Monday, October 4, 2010

Rock Running, Rock Balancing, Rock Surfing Tai Chi and Rock Chi Gung for Surfing

Aloha Tribe,

One of my favorite training exercises that I was taught by my Watergirl mentor is Rock Running. In it, you find an area with a lot of large rocks or boulders, at least large enough for perhaps the ball of your foot to land on, and, perhaps up to a foot or several feet in diameter. Basically like what you can find on the North Shore of Oahu near Alligators, or, quite frankly, like I am so blessed to have right in my yard down by the creek. What I was taught was that you actually run, by leaps, bounds, and springs, from rock to rock, as quickly as you can. This being the  case, it helps to have someone with you to make it a race in that you can push each other in this method. This method teaches your to overcome fear, to pay extreme attention to details such as positioning, to learn to slow down time, to increase agility, flexibility, and speed, yet, it does require total attention for it can be extremely dangerous.

Rock Balancing is my own version of this, where I basically simply stand still on one or two rocks, while maintaining my balance for as long as possible, allowing my muscles in my torso or core to develop, as well as the muscles of my legs and buns. Holding a position like this, using the concepts behind the Chig Gung practice of Zhan Zhoung, one might hold a single position for an hour or more. During this time, when you first begin, you use muscular effort to do this, trying, of course, to relax as much as possible. With time and experience, you learn to hold positions that would lead quickly to muscular failure, by circulating your bodies energy or chi (qi) through your muscles, using your mind to guide the energy. Naturally, there are a series of exercises leading up to this method, and, quite frandly, even holding a stationary position, especially with your arms raised as though you were surfing or slacklining, will have most people reaching muscle fatique in minutes. It takes time to learn to hold a position still for over an hour, let alone several hours.

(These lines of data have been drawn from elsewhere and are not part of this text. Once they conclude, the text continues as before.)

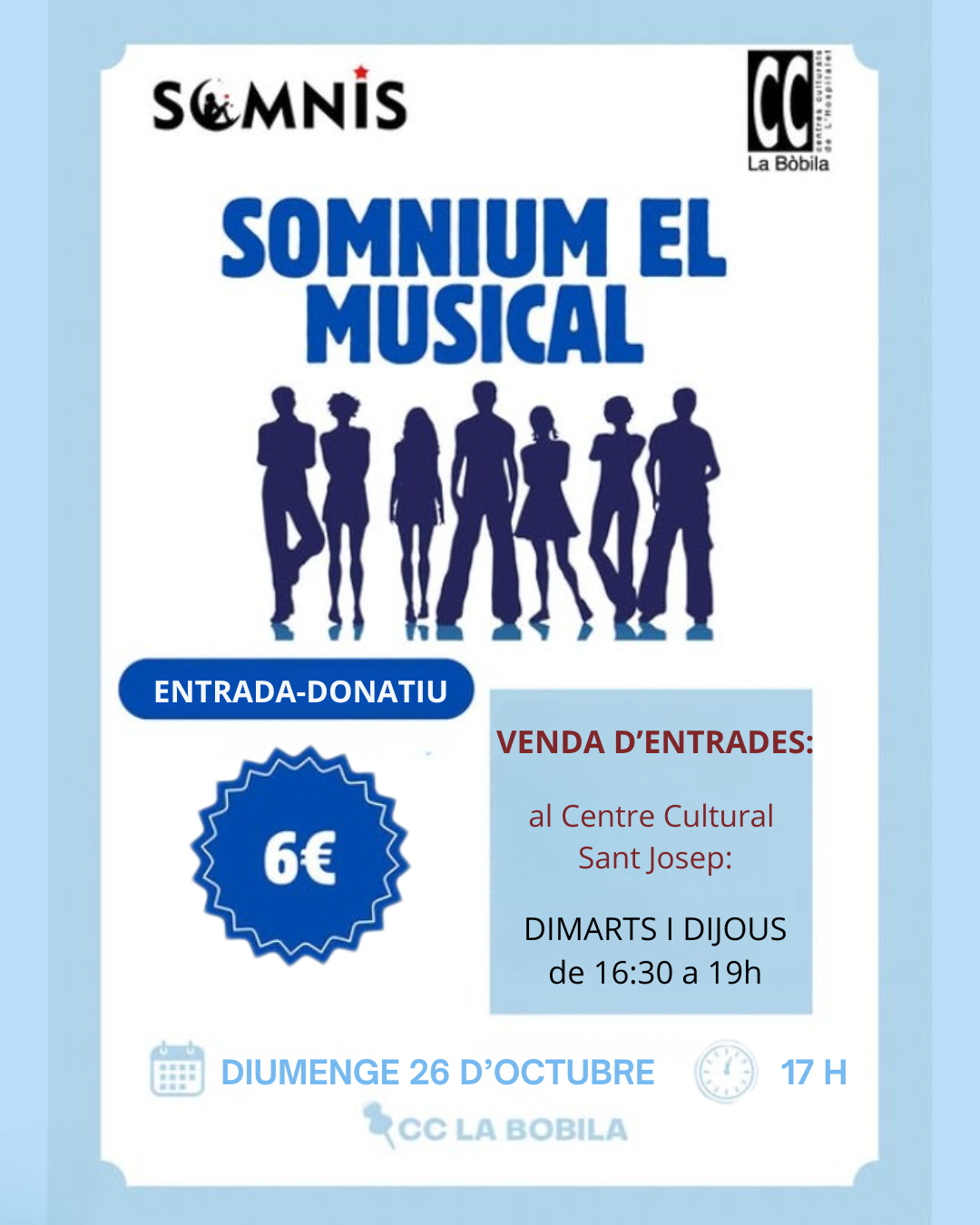 Somnium, el musical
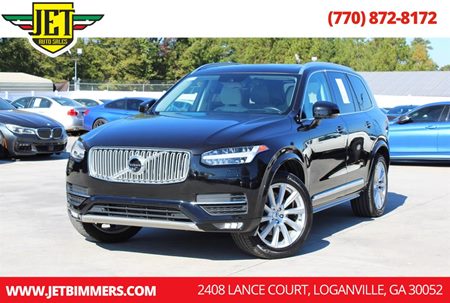 2017 Volvo XC90 Inscription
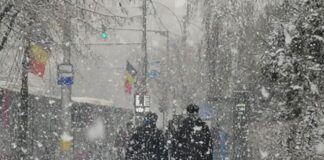 Cum va fi vremea de Crăciun și Revelion - în perioada următoare se va înregistra o creștere a temperaturilor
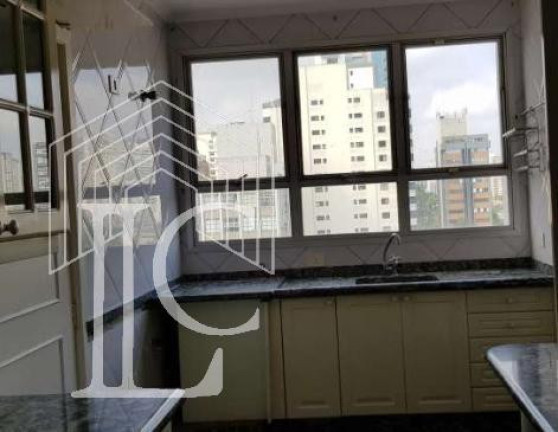 Imagem Apartamento com 3 Quartos para Alugar, 139 m² em Brooklin - São Paulo Imagem Apartamento com 3 Quartos para Alugar, 139 m² em Brooklin - São Paulo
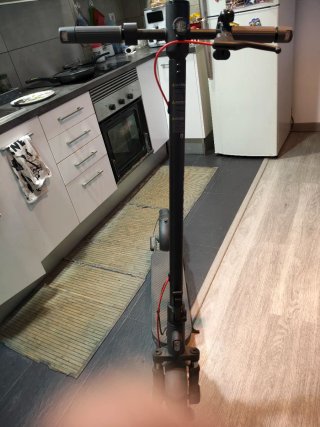Patinete Eléctrico Xiaomi elite es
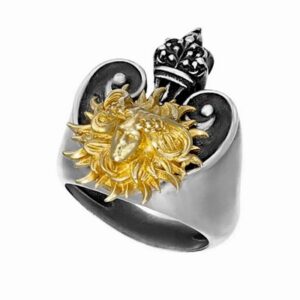 Anello Oscillum Apollo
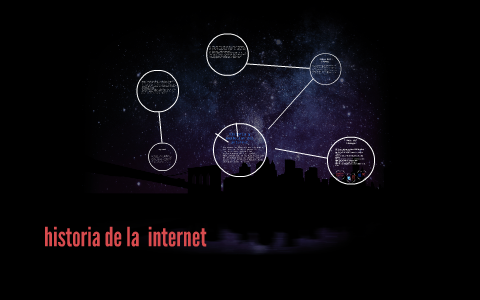 historia y evolucion del internet by leidy viviana burgos rojas on Prezi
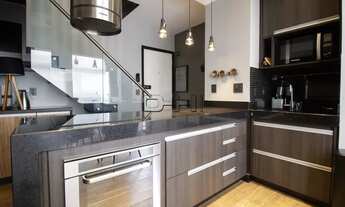 Imagem 7: Aluguel Apartamento 1 Dormitórios - 55 m² Vila Olímpia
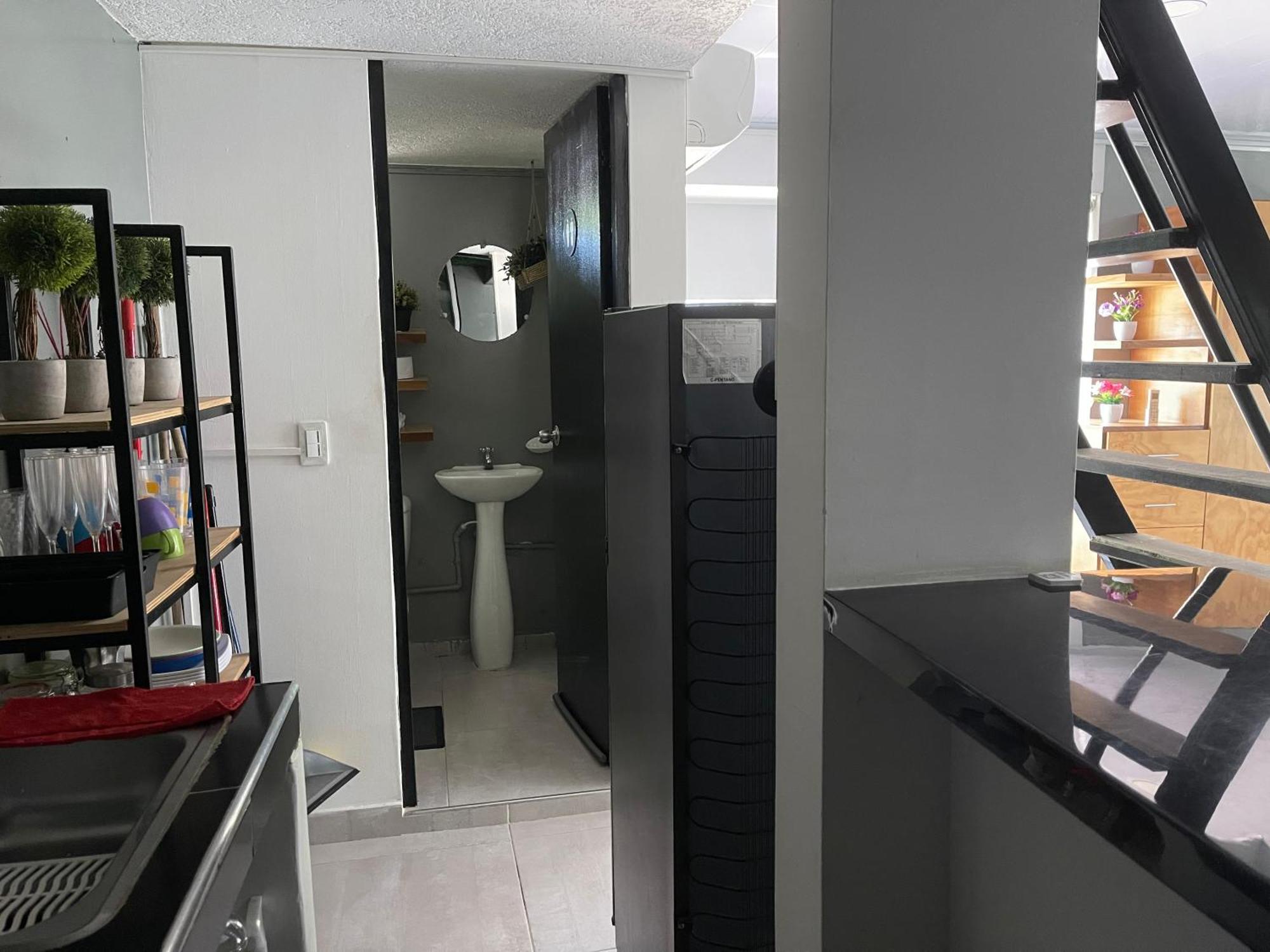 Apartamento Loft Privado Con Terraza Neiva  Exterior foto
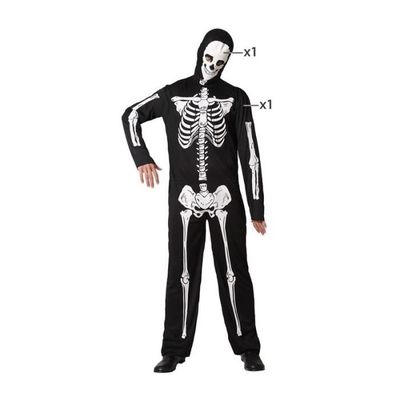 Générique Deguisement Seconde Peau, Combinaison Noire Homme, Combinaison Noir Homme, Costume Noir Halloween, Deguisement Noir, Deguisement Carnaval Adulte Ajuster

This advanced form of Rock Balancing, is actually, what I call Rock Chi Gung, since, to do it properly requires the ability to manipulate your chi to various parts of your body at will. This skill, by the way, while seemingly irrelevant to surfing, has tremendous surfing applications, as well as direct applications for virtually any sport such as  skateboarding, snowboarding, slackliining, slackrope walking, and tighrope walking.

Rock Surfing Tai Chi basically involves movement imitating surfing movements, while, balanced on rocks. Or, on tree roots or tree limbs, for that matter (both are also favorites of mine). With this exercise, you simply get into a surfing stance that you like, then, imagine yourself, in extreme slow motion, at Tai Chi speed, which basically means moving more or less as slowly as you can, you shift your body from one surfing body position to another, such as going from a Backside Turn to a Frontside Turn to a Drop Knee Cutback.

All of these exercises can essentially be done on anything, from rocks and branches and boulders and roots, to urban environmental applications (also my favorites), such as curbs, guardrails, handrails, pointed roofs on buildings, posts, poles, fences, horizontally suspended chains and ropes, to virtually anything you'd find in an urban environment. I see this as a new art form, and, a new sport of my own creation. In a way, it's sort of like urban skateboarding, only, without the skateboard, and, at a stationary or very slow moving pace, with positions held up to several hours.

The reason you move slowly, or, remain still, by the way, is to not only learn to build up your chi in your body, but also, you learn how to circulate it to any part of your body for injury healing, increased endurance and speed, and even increased strength, flexibility, and agility.

While this form of training seems to be rather paradoxical for action board sports such as surfing, snowboarding and skateboarding, the thing is, the more you do it, the better any of these sports will be for you to do, opening secret doors unimagined, and, leading to unlimited potential and limitless boundaries.